Copy every line of the entries that has the string "burst" in it.

**Records provided**
'''

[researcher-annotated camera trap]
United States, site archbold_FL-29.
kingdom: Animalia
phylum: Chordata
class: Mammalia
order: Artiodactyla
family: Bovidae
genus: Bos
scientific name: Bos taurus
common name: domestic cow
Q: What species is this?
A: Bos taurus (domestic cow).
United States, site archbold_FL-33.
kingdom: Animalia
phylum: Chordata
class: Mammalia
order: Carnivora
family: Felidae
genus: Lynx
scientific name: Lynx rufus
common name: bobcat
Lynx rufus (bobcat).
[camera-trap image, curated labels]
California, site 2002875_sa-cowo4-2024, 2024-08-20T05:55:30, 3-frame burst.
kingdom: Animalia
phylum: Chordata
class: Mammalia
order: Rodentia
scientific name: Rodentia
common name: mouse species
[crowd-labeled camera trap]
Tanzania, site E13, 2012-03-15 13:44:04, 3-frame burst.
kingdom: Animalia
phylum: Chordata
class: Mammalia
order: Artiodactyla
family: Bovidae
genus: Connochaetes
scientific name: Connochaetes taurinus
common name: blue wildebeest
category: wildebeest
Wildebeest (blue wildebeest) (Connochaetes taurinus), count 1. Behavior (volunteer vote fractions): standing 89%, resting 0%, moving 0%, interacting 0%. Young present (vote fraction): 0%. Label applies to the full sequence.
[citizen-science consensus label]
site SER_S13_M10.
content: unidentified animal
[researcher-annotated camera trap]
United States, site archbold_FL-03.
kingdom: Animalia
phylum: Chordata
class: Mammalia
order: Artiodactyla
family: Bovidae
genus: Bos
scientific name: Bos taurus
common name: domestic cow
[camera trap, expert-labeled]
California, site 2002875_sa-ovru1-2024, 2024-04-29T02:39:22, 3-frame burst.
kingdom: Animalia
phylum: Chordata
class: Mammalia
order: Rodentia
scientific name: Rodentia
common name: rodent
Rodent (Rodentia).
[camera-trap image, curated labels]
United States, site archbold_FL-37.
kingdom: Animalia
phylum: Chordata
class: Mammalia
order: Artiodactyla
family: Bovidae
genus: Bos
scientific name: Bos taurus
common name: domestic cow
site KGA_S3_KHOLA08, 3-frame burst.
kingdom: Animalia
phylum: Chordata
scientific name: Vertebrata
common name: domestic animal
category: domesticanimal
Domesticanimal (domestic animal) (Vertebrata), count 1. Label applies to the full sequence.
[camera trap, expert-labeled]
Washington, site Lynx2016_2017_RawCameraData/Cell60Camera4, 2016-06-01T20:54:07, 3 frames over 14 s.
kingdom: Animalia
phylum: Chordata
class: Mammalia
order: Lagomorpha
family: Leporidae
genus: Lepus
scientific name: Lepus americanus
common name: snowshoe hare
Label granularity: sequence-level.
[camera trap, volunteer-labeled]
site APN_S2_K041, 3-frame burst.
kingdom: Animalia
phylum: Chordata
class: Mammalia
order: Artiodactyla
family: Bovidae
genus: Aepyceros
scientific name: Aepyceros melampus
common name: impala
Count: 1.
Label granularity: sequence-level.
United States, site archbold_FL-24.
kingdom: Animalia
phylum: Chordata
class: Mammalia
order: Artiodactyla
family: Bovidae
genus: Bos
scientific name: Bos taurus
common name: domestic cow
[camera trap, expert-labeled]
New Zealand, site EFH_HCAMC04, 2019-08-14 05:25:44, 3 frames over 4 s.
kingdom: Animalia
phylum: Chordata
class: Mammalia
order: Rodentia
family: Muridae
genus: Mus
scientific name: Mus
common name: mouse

'''

**Exercise response**
California, site 2002875_sa-cowo4-2024, 2024-08-20T05:55:30, 3-frame burst.
Tanzania, site E13, 2012-03-15 13:44:04, 3-frame burst.
California, site 2002875_sa-ovru1-2024, 2024-04-29T02:39:22, 3-frame burst.
site KGA_S3_KHOLA08, 3-frame burst.
site APN_S2_K041, 3-frame burst.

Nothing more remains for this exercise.